于是他们躲在意识背后,自我催眠,认为这是他们独一无二的友情,没有人能理解的友情。这世界上有男人与男人的友谊,女人与女人的友谊,还有男人与女人的友谊,而他们,他们是友谊的最高形式。
吴大雄要守住他们最初的承诺,他要维护她和对她的友情。那个时候,他们都太珍惜那段友情,生怕它一旦变化就没有了,就消失了,他们都害怕它变化,过去他们都不是感情的成功者,所以诚惶诚恐,就仿佛守着一个几亿的瓷器,担心它被偷,担心动一下它就破碎,日夜在旁边防备,殚思竭虑,瓷器也许还在,可是……他们先累死了。
害怕悲剧重演,我的命中命中,越美丽的东西我越不可碰。
她的同事打电话给她,她在机上有一两个同事没救过来,另外一些乘客已经转危为安。一切都已经成为定局,渺小的她和他又能做什么。
接下来的半个月,没等张天后来找吴大雄,他经常自己就先去找张天后,有时候一个电话也能讲一个小时,他也很疑惑,他本来就不是多话的人,电台一下来就把一天的量透支了,通常他都不肯轻易再开金口。也不晓得到底有多少话题,能让他们聊上一个小时而且觉得心旷神怡。也许是张天后太过爽朗和健谈,也许是他开始对一段关系感到留恋。
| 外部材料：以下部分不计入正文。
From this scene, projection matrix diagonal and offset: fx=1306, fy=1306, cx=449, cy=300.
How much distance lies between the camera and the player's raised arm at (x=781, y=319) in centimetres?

也许只是当时当日,冥冥中,他们彼此都已有了预感,他们的缘分已经被他们过分透支,于是抓紧了那为数不多还能相见的欢愉时光。
他的这些变化苏文渐渐也都看在眼里。
自从那次上床后,就有了第二次,第三次,习惯成自然,自然而然,他们都对彼此的身体熟悉和充满了留恋,他们本来就相信,性和爱是分开的,也许性就如同吃饭、喝水一样是自然的生理需求,而且他们都单身,并没有道德上的焦虑,所以他们也用大方自然的态度来面对自己的需求。只是因为对方竟然是她,有了格外的惊喜,就仿佛喜欢打牌的人拿到了一对炸,但不等于拿不到炸他就从此不能赢了。又或者你买一件心爱的礼物,意外地还能得到赠品,但不代表没有赠品,你就不要买那件礼物了。
后来,他们总算知道,人要欺骗起自己来,能催眠做到怎样的程度。
有一天,苏文都沉不住气了:“吴大雄,你不要太过分,我们已经半个月没有一起吃饭了!”
吴大雄这才吃惊:“有这么久!”
“废话,你早中晚餐都和张天后小姐一起吃好吗!我看我的地位已经不是第一第二的问题了,我现在的地位类似于加油站小弟,我给你加了满满的一罐油,你就留给个远去的车屁股,还有一堆废气黑烟。张天后也真是的,最早她是怎么认识你的,一点都不感恩图报,怎么你们两个勾结上,我就落单了!不公平!”
他积怒已久,还要狂吠下去,吴大雄连忙制止:“好了,你有了女朋友不是一周也有五天见不到面,别唧唧歪歪了,带上你女朋友,晚上我们一起吃饭。”
你请客!
好!
苏文才勉强接受了。结果到达了聚餐地点,竟然是海鲜路边摊,他又怒了:“请我来这种地方,我在你心中到底是什么地位?算了,我看出来了,也基本上毫无地位可言了!”说着装模作样转身要走。
张天后用手肘提醒了一下苏文女友李娉娉,李娉娉是张天后的至交,所以她和苏文开始暧昧时,张天后就开始认识他并对他指手画脚了,李娉娉娇小,性格娇憨多计,于是也怒道:“你那么在乎你在他的心中地位干嘛?你现在把我撇在一旁又要干嘛?基本上我也看清楚我在你心中的地位了,好了,你要去哪去哪,我管不着了。”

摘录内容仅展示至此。